AI

Future of Autonomous Vehicle Technology – Vision Vs Sensors

Autonomy is quickly becoming the driving force of the automobile industry. Leading autonomous car makers – GM, Waymo, Tesla, Ford, etc. – are all aggressively improving the infrastructure necessary for autonomy. As there are multiple autonomous vehicle technologies at play, a hot discussion is going on in the market about which one is better – vision based (camera) or sensors based (LiDAR, radar, and ultrasonic).

Currently, pretty much all active players in the market, with the exception of Tesla, are moving forth with LiDAR. Tesla, on the other hand, is betting solely on cameras/vision.

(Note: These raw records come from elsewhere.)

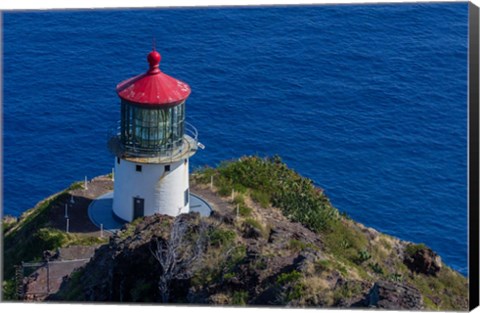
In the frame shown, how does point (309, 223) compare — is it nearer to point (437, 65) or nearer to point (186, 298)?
point (186, 298)

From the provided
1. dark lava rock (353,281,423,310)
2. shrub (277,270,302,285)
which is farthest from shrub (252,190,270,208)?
dark lava rock (353,281,423,310)

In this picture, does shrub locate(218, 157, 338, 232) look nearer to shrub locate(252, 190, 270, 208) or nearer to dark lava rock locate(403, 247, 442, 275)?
shrub locate(252, 190, 270, 208)

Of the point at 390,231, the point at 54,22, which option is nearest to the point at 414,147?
the point at 390,231

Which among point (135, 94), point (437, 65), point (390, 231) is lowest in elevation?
point (390, 231)

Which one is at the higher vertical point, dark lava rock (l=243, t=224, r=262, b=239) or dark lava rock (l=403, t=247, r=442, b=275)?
dark lava rock (l=243, t=224, r=262, b=239)

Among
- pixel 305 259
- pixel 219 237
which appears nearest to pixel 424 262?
pixel 219 237

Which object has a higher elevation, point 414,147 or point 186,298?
point 186,298
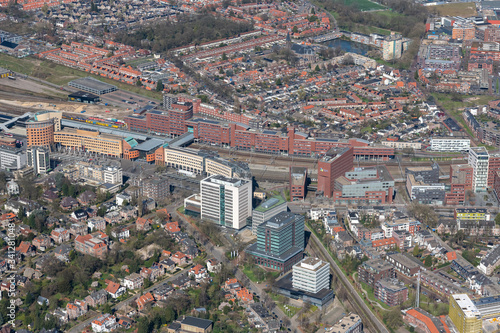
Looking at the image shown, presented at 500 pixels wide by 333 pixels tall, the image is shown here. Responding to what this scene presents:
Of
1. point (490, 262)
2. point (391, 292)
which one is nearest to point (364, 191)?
point (490, 262)

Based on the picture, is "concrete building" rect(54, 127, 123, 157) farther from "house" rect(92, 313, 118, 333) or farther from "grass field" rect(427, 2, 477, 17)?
"grass field" rect(427, 2, 477, 17)

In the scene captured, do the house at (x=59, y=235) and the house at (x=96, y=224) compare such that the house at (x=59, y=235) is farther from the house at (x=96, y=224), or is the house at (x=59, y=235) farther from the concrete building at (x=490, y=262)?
the concrete building at (x=490, y=262)

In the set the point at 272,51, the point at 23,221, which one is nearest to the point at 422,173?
the point at 23,221

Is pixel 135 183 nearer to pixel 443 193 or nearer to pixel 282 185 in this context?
pixel 282 185

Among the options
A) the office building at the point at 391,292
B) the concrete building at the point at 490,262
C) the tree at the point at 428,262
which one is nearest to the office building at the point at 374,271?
the office building at the point at 391,292

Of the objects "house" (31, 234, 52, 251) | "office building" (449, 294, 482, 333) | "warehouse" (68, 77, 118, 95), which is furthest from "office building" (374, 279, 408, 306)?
"warehouse" (68, 77, 118, 95)
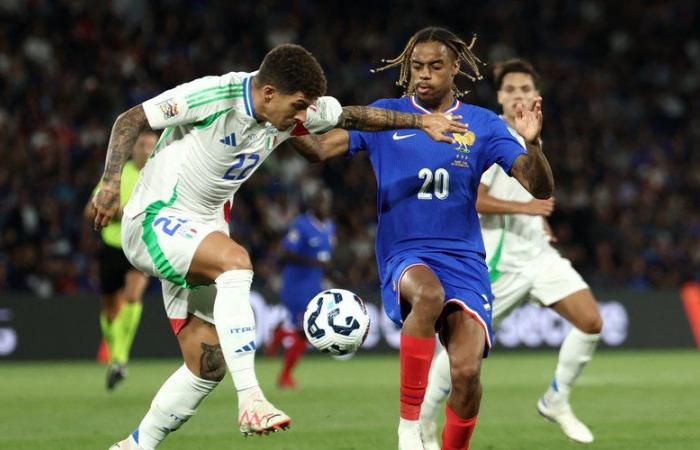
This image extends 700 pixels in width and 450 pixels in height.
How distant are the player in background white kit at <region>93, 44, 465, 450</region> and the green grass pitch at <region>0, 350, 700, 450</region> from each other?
1608mm

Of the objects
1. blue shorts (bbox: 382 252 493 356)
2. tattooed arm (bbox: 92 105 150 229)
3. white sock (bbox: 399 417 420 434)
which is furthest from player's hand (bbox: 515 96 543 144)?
tattooed arm (bbox: 92 105 150 229)

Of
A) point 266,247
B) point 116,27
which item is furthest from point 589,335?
point 116,27

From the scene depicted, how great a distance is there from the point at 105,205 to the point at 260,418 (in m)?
1.21

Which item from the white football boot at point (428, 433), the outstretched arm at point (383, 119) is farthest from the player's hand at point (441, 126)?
the white football boot at point (428, 433)

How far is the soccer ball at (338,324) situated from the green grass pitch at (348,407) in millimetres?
1580

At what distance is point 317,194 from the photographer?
14.2 metres

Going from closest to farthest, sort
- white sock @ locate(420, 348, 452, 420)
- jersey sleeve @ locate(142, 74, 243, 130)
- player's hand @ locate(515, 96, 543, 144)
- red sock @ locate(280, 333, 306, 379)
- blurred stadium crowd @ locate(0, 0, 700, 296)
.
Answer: jersey sleeve @ locate(142, 74, 243, 130)
player's hand @ locate(515, 96, 543, 144)
white sock @ locate(420, 348, 452, 420)
red sock @ locate(280, 333, 306, 379)
blurred stadium crowd @ locate(0, 0, 700, 296)

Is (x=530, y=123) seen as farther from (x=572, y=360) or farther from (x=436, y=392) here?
(x=572, y=360)

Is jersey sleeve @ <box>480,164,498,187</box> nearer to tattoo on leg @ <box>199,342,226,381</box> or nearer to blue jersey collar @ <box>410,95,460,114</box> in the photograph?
blue jersey collar @ <box>410,95,460,114</box>

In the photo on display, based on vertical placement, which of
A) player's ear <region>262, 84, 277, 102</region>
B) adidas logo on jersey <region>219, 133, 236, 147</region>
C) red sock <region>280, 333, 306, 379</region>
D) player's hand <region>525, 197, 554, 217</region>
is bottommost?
red sock <region>280, 333, 306, 379</region>

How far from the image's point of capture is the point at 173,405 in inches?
241

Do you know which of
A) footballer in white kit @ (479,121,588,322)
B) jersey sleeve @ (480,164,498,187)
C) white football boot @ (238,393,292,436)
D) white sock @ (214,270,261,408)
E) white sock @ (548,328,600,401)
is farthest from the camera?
footballer in white kit @ (479,121,588,322)

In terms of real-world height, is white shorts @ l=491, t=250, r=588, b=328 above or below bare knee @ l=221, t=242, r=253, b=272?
below

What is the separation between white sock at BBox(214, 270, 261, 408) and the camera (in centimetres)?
553
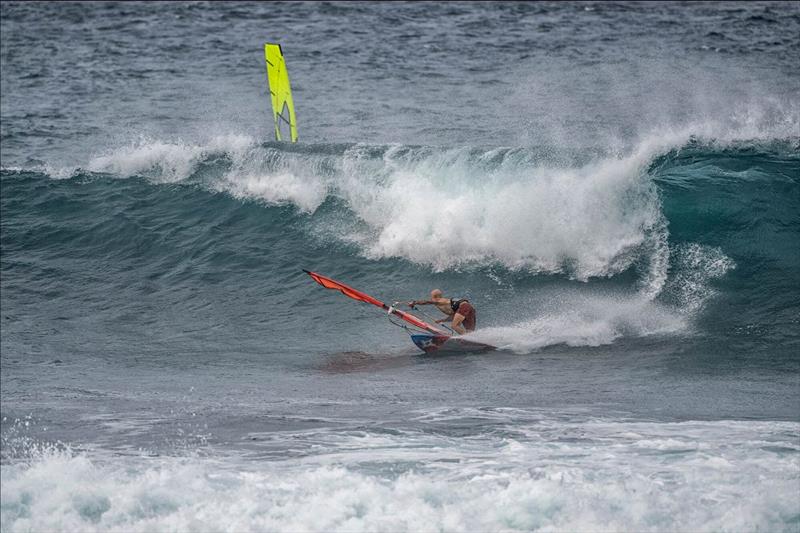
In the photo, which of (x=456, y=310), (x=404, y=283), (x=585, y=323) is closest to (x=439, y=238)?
(x=404, y=283)

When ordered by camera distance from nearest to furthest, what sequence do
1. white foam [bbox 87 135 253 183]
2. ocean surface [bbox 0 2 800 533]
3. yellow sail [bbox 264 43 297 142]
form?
ocean surface [bbox 0 2 800 533] < yellow sail [bbox 264 43 297 142] < white foam [bbox 87 135 253 183]

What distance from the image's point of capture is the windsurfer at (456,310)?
13.8 meters

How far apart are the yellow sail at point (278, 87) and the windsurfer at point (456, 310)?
23.9 feet

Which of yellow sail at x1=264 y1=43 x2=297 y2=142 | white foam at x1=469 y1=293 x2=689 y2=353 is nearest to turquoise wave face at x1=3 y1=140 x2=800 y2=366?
white foam at x1=469 y1=293 x2=689 y2=353

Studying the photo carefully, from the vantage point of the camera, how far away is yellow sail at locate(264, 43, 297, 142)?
19422 millimetres

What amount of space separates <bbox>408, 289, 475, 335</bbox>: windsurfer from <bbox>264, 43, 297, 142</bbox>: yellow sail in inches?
286

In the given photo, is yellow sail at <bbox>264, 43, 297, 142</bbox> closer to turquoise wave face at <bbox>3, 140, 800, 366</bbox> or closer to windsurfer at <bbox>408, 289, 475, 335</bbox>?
turquoise wave face at <bbox>3, 140, 800, 366</bbox>

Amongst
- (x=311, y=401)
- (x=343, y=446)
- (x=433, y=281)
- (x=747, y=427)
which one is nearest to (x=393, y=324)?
(x=433, y=281)

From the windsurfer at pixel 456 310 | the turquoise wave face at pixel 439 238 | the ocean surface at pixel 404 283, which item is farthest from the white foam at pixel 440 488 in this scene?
the turquoise wave face at pixel 439 238

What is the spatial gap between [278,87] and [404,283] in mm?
5660

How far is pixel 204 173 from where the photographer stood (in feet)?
65.2

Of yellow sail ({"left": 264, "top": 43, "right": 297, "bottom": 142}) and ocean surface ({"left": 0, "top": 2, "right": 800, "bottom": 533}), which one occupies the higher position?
yellow sail ({"left": 264, "top": 43, "right": 297, "bottom": 142})

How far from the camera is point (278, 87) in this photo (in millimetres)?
19969

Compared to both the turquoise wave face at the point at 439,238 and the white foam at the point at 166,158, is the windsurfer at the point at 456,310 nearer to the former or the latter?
the turquoise wave face at the point at 439,238
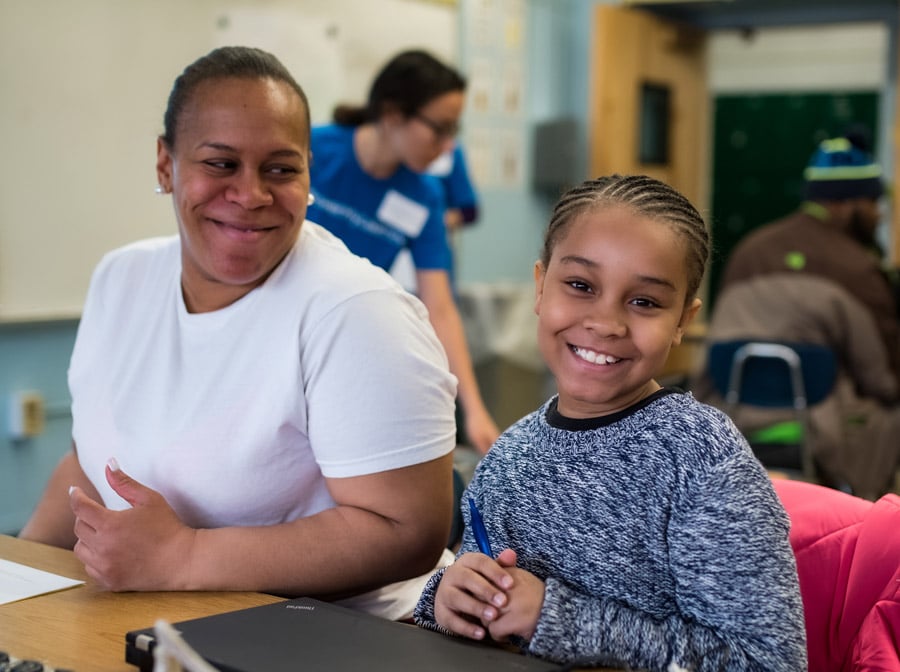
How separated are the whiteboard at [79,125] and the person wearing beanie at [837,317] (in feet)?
5.42

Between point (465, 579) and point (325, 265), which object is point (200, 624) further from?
point (325, 265)

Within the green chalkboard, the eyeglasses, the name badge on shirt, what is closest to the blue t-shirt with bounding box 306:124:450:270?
the name badge on shirt

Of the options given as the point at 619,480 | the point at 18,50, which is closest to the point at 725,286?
the point at 18,50

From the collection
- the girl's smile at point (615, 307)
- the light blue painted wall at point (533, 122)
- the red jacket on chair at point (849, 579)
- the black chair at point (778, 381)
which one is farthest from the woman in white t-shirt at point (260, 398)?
the light blue painted wall at point (533, 122)

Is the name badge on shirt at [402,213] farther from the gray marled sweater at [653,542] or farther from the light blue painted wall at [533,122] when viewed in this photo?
the light blue painted wall at [533,122]

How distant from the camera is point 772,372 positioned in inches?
144

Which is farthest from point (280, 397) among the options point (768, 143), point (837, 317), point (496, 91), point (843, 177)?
point (768, 143)

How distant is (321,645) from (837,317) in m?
3.06

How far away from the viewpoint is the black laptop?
0.94 metres

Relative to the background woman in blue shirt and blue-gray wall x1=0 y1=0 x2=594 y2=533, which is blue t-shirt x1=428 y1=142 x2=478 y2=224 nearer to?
blue-gray wall x1=0 y1=0 x2=594 y2=533

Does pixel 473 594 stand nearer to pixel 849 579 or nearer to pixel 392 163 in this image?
pixel 849 579

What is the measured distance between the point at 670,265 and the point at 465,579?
1.22 ft

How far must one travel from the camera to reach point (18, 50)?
11.3 ft

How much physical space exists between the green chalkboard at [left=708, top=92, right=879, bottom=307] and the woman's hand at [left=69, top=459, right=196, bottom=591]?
6843mm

Before we get into thick of the discussion, let’s quickly go through these automotive vehicle technologies (LiDAR, radar, and camera).

LiDAR

LiDAR (Light Detection and Ranging) devices are basically active sensors that emit high-frequency laser signals in quick succession (up to 150k pulses/sec). It measures the time taken for each signal to bounce back and calculate the distance between the vehicle and obstacles with high precision. The main concerns with LiDAR are that it is way too costly and doesn’t recognize colors and traffic signs.

future of autonomous vehicle technology LiDAR

Radar

LiDAR and Radar are essentially the same technologies operating with light waves at different frequencies. Radar emits low-frequency signals; therefore, produce less accurate outcomes (see the image below). While cost is not an issue with radar technology, being a sensor, it also doesn’t recognize colors and signs, which are crucial for autonomous driving.

future of autonomous vehicle technology lidar vs radar

Ultrasonic is another automotive vehicle technology in wide use today. Unlike LiDAR and radar, these sensors use soundwaves to measure the distance from obstacles.

Camera

Being a vision-based device, camera estimates the distance based on its relative size in the captured frame. The main advantage with camera is that it can recognize traffic signs and traffic light colors, which sensors cannot. While cost is another advantage with camera, but given the amount of efforts the goes into training camera-based systems to achieve sensor level accuracy, it is not a very cost-effective solution either.

future of autonomous vehicle technology computer vision

Related read: Computer Vision Trends 2019

Now that we have brushed up the basics of main autonomous vehicle technologies, let’s see how they are faring in the real world.

Current Industry State

It is clear that one technology – be it vision or sensors – cannot provide the ultimate solution for driverless cars. As a senior analyst at Navigant puts in “Layering sensors with different capabilities, rather than just relying on a purely vision-based system, is ultimately a safer and more robust solution”.

So, the question here is, which one should be used as the primary autonomous vehicle technology, and which one as the secondary? As mentioned earlier, LiDAR is the industry’s first choice for driverless cars. Main reason being, cameras estimate the distance between objects based on relative size; however, LiDAR sensors know it with high precision.

However, Tesla’s CEO Elon Musk, who has long criticized LiDAR, recently called it “a fool’s errand” at Tesla’s Autonomy Day and claimed that everyone will drop it in the near future. As absurd as it sounds, Musk backed his claim with some reasoning (although it may sound unreasonable to most). First, LiDAR is costly hardware. Secondly, he demonstrated how camera is getting better and better at achieving sensor-level accuracy.

future of autonomous vehicle technology vision vs sensors

Currently, cost is undeniably the biggest let-down with LiDAR; however, all active players are putting an enormous amount of efforts to bring its cost down. For instance, in 2017, Google-backed Waymo claimed that it will build its own LiDAR sensors and will reduce the cost from $75,000 to $7,500 apiece. In March 2019, Waymo updated on its claim that it will soon start selling its in-house LiDAR devices to third-parties.

Another drawback, LiDAR becomes inaccurate in fog, rain, and snow, as it’s high-frequency signals detects these small particles and include them in the rendering. On the other hand, radar works quite effectively in such weather conditions and it also costs considerably less; therefore, is arguably a better substitute than LiDAR when used as secondary autonomous vehicle technology in conjunction with cameras.

Also Read: The Current State of AI in the Corporate World

What Future Holds for Autonomous Vehicle Technology

Given the ongoing developments, it is likely that the future will unfold either of the following two possibilities:

  1. Camera-based vision systems achieve LiDAR level accuracy
  2. LiDAR becomes cheaper than the cost of improving camera systems

Which will happen first is hard to say with any certainty. LiDAR prices have dropped over the last few years, so has the camera’s image processing. Tesla, with its Fleet Learning capabilities, is betting high on cameras and argues that its systems are designed to replicate human behavior and recognize the world around with colors and signs, not by distance. However, discarding LiDAR completely is also not an option at the current stage. So, the next few years will be crucial in deciding where the course of autonomous vehicles turns.